The lowest amount of ATP that could be detected in bacterial cultures using this method was determined using the values of the solution without ATP (control), being 58.2 cps for the dilutions and 45.2 cps for the swabs (Table S5). Based on these values and the standard deviation of the sample with the lowest ATP concentration from the linearity curve, the limit of detection (LOD) was calculated and used as a background value in the next parameters’ measurements using our luminometric detection system. The limit of detection was defined as the average value of the lowest ATP concentration measured along the linearity curve (5.00 × 10−1 nM), which was 1.0 × 104 cps for the dilutions and 2.7 × 103 cps for the swabs, according to the “Linearity” parameter.

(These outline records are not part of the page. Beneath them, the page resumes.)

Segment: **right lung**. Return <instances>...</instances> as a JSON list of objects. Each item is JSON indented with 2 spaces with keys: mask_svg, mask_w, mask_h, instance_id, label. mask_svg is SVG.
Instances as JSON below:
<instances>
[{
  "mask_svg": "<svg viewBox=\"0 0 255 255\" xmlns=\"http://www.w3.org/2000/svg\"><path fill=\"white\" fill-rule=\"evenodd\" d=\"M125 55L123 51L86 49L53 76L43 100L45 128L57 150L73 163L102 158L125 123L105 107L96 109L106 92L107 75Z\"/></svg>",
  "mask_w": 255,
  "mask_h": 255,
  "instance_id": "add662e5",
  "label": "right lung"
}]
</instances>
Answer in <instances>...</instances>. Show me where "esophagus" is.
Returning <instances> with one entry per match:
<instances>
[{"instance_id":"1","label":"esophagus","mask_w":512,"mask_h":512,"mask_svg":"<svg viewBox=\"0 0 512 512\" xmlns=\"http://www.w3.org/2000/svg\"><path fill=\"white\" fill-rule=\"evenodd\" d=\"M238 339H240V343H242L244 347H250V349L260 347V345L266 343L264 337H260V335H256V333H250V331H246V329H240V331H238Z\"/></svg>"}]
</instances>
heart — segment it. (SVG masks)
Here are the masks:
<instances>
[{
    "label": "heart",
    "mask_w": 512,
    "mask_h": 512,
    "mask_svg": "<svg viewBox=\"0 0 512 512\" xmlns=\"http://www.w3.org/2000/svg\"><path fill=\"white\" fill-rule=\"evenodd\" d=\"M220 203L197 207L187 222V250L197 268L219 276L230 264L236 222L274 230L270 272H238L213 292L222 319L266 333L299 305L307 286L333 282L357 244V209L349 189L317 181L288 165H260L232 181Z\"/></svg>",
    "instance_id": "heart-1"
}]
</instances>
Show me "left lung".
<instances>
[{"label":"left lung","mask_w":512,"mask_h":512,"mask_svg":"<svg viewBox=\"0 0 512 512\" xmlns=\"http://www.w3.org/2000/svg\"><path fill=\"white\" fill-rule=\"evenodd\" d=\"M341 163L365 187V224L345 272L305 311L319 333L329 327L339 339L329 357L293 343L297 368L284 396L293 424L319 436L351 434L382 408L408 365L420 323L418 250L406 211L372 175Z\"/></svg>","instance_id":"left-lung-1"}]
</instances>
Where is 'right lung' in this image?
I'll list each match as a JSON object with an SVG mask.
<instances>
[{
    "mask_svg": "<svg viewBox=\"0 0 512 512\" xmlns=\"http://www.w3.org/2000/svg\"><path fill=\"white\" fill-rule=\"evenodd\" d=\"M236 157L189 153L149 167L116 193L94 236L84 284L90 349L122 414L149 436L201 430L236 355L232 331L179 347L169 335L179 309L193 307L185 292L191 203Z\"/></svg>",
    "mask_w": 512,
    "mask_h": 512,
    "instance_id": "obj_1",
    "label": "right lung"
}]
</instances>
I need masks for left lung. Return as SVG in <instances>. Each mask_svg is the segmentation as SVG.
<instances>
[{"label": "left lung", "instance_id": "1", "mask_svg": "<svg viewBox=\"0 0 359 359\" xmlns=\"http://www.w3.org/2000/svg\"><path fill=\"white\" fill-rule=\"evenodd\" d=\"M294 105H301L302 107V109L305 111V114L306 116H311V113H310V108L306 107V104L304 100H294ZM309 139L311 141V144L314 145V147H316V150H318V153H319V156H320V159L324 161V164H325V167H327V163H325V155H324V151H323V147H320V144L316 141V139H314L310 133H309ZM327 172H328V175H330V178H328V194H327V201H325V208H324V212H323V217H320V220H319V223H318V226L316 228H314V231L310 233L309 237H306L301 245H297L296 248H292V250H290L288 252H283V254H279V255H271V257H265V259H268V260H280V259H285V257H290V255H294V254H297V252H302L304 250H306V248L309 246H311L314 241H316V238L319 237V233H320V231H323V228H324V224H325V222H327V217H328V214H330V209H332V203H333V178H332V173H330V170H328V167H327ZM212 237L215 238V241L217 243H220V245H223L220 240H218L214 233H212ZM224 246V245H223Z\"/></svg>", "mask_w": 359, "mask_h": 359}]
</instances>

3.4. Interday and Intraday Precision

All precision acceptance criteria of three different concentrations (high, medium and low) when comparing with the standard ATP value were met for the cultures in dilutions and swabs (Tables S6–S9). In the interday assessment, the requirement was between 15.4% and 27.4%, and in the intraday assessment, it was between 4.9% and 16.5%, both within the accepted limit of 35%. The precision values indicate that the method is repeatable on the same day (intraday) or on different days (interday).

3.5. Accuracy

According to the criteria established to verify the accuracy of the extracted ATP concentrations in dilutions and swab, when compared with a standard curve of ATP established by means of Student’s t-test, all acceptance criteria were met: the dilutions and the swabs reached 72% and 71% accuracy, respectively, both within the allowed recovery criteria (between 70 and 100%).

3.6. Matrix Effect

The results for the accuracy of the matrix effect evaluation (Table S10) were 71% and 70% for the dilutions and the swabs, respectively, within the established criteria (70–100%), demonstrating that the method was not affected by endogenous components of the matrix or of the swab. Considering that the accuracy of the method calculated for the culture in dilution mode and in the swabs was 72% and 71%, respectively, the accuracy calculated by the matrix effect is very close to the values established in the culture.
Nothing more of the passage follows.